THE GOLD industry was a “busted flush”, said Mark Bristow, surveying the ruin wrought by a 38 percent slump in the bullion price from a 2011 peak. For the Randgold Resources’ chief executive that is an opportunity.

“This is an exciting time,” Bristow said at his London office. “The industry blows it’s brains out every time. The reason we’re still in the industry is because the competition isn’t that sharp.”

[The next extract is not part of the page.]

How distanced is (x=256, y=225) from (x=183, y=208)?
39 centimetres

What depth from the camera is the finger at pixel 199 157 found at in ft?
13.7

The world’s biggest gold mining firms racked up $30 billion (R328bn) in debt during a 12-year bull run for the precious metal that spurred acquisitions and new mines.

That has become a milestone as costs escalate and gold tumbled from a record $1 921.17 an ounce in September 2011 to $1 189.62 in London on Friday.

Randgold, the best performing gold mining firm in the past decade, was debt-free and profitable at current gold prices, Bristow, who has a war chest of $500 million to $700m to acquire assets from floundering rivals, said.

“If you look at our history, we have never gone to a gun fight with a knife. We’re getting ready and we’ll go to the gun fight with a bazooka,” he said.

Under Bristow, Randgold has generally shied away from doing deals.

The gold producer built its business by finding its own mines, making discoveries in Mali, Senegal and Ivory Coast. The exception was the 2009 acquisition of Moto Goldmines with AngloGold Ashanti for about $500m.

“With no debt and good cash generation going ahead, even at low gold prices, Randgold is well positioned to be a predator,” Investec said.

“It may still take a little more pain before Randgold makes acquisitions.”

Bristow said the company would be willing to repeat the Moto model by buying with a partner, meaning it could look at assets that cost as much as $1.4bn. The chief executive said the company’s equity was “super powerful” in the current market.

While Randgold hunts for new mines, many of its rivals are mired in debt.

AngloGold, the world’s third-biggest producer, is implementing a range of “self-help measures” to cut its $3bn debt by a third over the next three years.

Barrick Gold, the biggest gold producer, is trying to cut costs and is considering asset sales.

Randgold, which has risen almost sixfold in the past decade, operates four mines and plans to produce as much as 1.2 million ounces of gold this year. The company will post a 2014 profit of $259m, according to the average of nine analyst estimates compiled by Bloomberg.